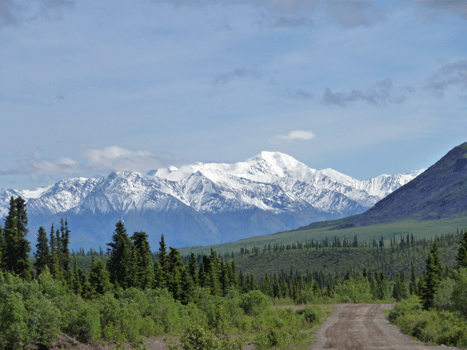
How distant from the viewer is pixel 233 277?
12975 cm

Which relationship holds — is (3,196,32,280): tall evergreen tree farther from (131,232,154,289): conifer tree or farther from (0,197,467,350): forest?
(131,232,154,289): conifer tree

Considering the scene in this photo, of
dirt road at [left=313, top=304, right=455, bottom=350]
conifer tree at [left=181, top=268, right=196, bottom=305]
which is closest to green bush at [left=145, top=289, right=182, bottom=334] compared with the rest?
dirt road at [left=313, top=304, right=455, bottom=350]

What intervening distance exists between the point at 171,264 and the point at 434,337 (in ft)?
177

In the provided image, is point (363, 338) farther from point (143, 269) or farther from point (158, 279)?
point (143, 269)

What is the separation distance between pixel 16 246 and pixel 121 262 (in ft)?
57.2

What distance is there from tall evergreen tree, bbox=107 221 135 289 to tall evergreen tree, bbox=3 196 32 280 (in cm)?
1325

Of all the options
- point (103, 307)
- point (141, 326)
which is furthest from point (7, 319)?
point (141, 326)

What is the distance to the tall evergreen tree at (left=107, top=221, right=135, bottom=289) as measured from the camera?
284ft

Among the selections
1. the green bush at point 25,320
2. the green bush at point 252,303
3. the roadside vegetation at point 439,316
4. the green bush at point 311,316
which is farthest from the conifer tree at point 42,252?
the green bush at point 25,320

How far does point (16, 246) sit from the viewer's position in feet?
294

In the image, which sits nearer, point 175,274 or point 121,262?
point 175,274

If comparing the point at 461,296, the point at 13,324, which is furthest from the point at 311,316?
the point at 13,324

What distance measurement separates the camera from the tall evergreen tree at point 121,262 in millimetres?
86656

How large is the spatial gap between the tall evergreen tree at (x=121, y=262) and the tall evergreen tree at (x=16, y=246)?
13250 mm
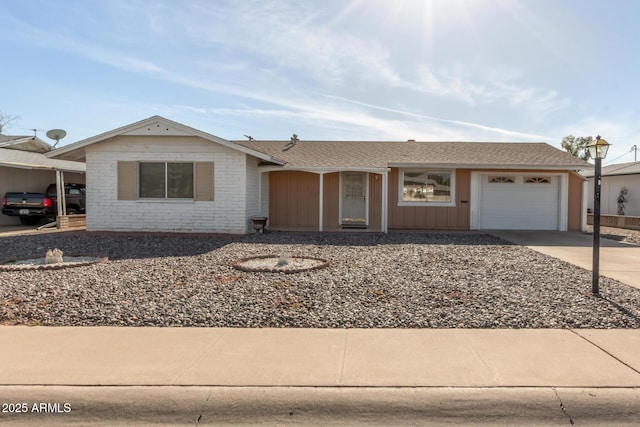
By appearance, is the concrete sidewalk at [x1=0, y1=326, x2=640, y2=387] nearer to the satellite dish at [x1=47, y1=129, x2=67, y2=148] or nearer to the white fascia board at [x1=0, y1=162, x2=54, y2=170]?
the white fascia board at [x1=0, y1=162, x2=54, y2=170]

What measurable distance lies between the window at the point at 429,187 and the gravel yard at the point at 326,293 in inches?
234

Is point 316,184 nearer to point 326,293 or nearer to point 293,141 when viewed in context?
point 293,141

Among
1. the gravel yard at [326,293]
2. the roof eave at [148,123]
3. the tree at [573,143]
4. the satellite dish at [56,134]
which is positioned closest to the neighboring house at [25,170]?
the satellite dish at [56,134]

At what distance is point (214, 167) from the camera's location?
13742 mm

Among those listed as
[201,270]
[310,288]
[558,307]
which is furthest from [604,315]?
[201,270]

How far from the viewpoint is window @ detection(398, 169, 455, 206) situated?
1638 centimetres

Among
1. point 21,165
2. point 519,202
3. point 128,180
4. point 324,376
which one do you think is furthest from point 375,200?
point 21,165

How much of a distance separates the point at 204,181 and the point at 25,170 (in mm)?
10145

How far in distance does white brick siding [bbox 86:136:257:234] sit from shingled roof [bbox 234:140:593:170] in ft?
7.65

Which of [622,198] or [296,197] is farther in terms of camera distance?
[622,198]

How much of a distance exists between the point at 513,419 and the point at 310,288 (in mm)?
3812

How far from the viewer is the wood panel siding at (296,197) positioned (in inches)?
647

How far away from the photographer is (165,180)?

**STATED GOAL**
In the records above, locate the line that contains "How much of a distance separates". Repeat it and every line after it, exactly, and nothing else.

**SOLUTION TO THE EXERCISE**
How much of a distance separates the point at 204,181 and the point at 25,170 (in mm)?
10145

How far in distance does white brick siding [bbox 86:136:257:234] sit from shingled roof [bbox 234:140:593:170] in ft?
7.65

Which of [622,198] or [296,197] is farther in terms of camera distance?
[622,198]

How much of a distance exists between the point at 513,419 and the point at 310,288 (in mm)?
3812

How far from the viewer is the wood panel siding at (296,197) positioned (in inches)?
647

How far away from the photographer is (165,180)?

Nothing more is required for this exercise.